Akira Yamane, chairman of the Japan Amateur Boxing Federation, expresses his resignation in a news conference in Osaka on Aug. 8. (Provided by Asahi Television Broadcasting Corp.)

OSAKA--The “chairman for life” of the Japan Amateur Boxing Federation (JABF) resigned Aug. 8 after admitting associating with a gangster, as well as misusing a government grant to a boxer.

“As chairman, I am sorry to athletes for causing these problems,” said Akira Yamane, 78, in a news conference here, after which he did not take questions.

Yamane confessed to his past links with an organized crime group on Aug. 7. After an extraordinary meeting of JABF directors that day in Osaka, he said, “It is a fact that I had associations with an anti-social element.”

According to federation sources, the meeting was held after some directors demanded Yamane’s resignation. The JABF plans to set up a third-party committee to investigate Yamane’s misconduct and other allegations.
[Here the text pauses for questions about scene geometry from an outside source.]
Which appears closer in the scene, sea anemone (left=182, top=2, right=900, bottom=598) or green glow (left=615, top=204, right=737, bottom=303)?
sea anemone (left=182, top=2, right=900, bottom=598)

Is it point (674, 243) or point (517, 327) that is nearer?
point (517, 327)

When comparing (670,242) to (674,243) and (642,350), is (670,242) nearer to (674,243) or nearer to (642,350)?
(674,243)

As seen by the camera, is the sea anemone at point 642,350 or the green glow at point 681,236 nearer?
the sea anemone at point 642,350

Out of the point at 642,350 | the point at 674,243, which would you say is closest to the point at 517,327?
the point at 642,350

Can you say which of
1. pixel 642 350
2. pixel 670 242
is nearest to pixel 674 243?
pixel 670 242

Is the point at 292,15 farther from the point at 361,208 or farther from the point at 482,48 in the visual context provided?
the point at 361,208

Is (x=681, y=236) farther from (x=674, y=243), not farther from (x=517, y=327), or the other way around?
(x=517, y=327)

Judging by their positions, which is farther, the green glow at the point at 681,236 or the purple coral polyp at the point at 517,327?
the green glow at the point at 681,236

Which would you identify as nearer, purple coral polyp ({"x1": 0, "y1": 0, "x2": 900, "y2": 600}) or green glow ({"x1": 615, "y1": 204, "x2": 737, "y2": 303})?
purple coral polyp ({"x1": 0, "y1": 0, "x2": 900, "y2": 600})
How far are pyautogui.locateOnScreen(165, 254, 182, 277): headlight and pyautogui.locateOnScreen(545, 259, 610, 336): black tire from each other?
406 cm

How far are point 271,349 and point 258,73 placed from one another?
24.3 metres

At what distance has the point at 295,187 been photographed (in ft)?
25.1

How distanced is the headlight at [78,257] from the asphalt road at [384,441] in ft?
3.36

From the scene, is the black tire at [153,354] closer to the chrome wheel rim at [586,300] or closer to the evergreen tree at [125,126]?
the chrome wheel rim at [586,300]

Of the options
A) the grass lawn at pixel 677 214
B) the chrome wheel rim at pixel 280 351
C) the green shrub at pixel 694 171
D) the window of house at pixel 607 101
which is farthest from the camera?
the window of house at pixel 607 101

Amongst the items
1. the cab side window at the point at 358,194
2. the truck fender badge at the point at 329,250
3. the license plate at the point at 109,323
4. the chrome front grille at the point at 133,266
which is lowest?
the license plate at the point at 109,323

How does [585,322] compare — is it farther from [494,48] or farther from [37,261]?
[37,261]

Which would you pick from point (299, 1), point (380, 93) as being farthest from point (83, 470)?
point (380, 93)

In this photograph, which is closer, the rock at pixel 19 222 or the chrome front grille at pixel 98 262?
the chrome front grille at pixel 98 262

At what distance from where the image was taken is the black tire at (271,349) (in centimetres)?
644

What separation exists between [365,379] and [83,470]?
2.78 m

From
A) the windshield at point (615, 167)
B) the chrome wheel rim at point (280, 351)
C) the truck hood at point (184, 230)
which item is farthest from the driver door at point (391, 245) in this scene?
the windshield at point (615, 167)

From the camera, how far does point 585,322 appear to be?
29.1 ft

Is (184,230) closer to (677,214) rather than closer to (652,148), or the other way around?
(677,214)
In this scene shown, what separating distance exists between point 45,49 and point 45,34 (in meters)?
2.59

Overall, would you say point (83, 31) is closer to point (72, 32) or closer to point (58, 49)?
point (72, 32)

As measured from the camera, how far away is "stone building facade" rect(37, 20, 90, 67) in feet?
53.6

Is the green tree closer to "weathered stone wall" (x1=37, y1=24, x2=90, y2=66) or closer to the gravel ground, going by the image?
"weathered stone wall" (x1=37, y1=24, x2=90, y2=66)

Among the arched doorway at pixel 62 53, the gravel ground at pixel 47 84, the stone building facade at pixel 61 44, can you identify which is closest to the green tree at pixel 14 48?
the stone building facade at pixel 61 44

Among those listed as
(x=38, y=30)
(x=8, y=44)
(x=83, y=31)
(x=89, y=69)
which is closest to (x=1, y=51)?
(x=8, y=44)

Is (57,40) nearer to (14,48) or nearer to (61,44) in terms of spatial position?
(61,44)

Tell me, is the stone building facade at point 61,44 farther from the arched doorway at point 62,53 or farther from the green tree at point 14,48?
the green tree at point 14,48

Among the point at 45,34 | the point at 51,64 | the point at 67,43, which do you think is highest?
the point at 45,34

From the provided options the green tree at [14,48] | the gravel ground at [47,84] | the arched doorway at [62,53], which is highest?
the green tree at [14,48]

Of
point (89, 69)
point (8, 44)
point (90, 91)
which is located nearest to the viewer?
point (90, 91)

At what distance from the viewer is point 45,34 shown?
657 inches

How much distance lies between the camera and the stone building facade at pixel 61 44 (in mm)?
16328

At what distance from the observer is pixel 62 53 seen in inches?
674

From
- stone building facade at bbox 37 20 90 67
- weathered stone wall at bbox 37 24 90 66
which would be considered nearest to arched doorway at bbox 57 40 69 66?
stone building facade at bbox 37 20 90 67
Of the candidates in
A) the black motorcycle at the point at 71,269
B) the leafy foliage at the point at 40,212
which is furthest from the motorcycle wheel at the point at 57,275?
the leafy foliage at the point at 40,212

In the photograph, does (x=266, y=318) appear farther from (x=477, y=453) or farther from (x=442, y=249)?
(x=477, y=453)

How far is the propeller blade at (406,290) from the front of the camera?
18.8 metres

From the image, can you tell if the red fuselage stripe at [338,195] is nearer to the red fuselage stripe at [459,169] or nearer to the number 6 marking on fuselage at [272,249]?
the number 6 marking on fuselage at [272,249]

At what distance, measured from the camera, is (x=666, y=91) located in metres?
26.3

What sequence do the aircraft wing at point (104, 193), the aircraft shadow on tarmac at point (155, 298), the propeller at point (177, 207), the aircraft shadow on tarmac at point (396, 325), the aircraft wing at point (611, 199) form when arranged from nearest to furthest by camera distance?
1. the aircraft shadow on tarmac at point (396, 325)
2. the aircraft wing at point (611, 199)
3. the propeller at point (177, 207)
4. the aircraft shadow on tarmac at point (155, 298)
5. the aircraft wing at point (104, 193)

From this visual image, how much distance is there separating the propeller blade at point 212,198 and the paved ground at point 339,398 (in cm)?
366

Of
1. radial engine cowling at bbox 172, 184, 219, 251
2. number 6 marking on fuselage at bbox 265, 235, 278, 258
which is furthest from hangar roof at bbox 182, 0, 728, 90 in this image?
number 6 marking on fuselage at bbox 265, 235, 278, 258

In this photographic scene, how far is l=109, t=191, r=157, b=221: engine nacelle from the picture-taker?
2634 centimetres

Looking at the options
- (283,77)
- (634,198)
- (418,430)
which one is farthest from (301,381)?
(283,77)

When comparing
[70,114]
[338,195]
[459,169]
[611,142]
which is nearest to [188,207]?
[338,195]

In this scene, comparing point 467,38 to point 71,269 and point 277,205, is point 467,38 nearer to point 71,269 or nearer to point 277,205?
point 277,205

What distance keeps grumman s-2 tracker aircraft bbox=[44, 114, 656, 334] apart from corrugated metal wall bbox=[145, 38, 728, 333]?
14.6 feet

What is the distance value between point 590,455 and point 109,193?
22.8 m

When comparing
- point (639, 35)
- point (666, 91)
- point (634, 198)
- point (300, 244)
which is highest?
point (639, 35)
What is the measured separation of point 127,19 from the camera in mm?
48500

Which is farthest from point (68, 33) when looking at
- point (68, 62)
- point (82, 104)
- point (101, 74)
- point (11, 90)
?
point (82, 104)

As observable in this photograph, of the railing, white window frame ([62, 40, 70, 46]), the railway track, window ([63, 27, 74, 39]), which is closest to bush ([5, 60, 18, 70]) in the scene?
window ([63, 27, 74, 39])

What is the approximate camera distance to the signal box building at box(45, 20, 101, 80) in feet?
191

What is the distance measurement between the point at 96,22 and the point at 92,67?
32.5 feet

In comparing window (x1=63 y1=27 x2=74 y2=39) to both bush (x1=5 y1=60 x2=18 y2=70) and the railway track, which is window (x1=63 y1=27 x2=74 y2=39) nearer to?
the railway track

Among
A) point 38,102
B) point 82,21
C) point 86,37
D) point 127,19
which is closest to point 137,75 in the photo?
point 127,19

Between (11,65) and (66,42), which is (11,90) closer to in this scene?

The undisclosed meeting started at a hotel in Osaka at 4 p.m. and ended soon after 7 p.m. Yamane talked to reporters from around 7:30 p.m.

With regard to Yamane’s ties with a gangster, one of the directors, Teruo Yoshimori, said, “It is wrong to view Yamane as a perfect villain solely on the grounds that he has had such associations.”

Asked whether he thinks it inappropriate for the head of a sports organization to have such connections, Yoshimori said, “It is regrettable to have given anxieties to children and school teachers.”

Daichi Suzuki, commissioner of the government's Sports Agency, said July 7 that if allegations of Yamane’s links with a gangster were true, he would have to resign as JABF chairman.

“Various problems are damaging the integrity of boxing and all sports. I want to resolve them as soon as possible,” he said.

Yamane assumed the post of JABF chairman in February 2011 after serving as a vice chairman, and in October 2012 he became “chairman for life.” It is rare for an amateur sports organization to make such an appointment.

A group consisting of 333 individuals, including executives of prefectural amateur boxing federations, has filed a complaint with the Japanese Olympic Committee (JOC) on Yamane’s alleged offenses.

The accusations include bout-rigging and making excessive demands to prefectural federations for luxurious catering, both of which Yamane denies.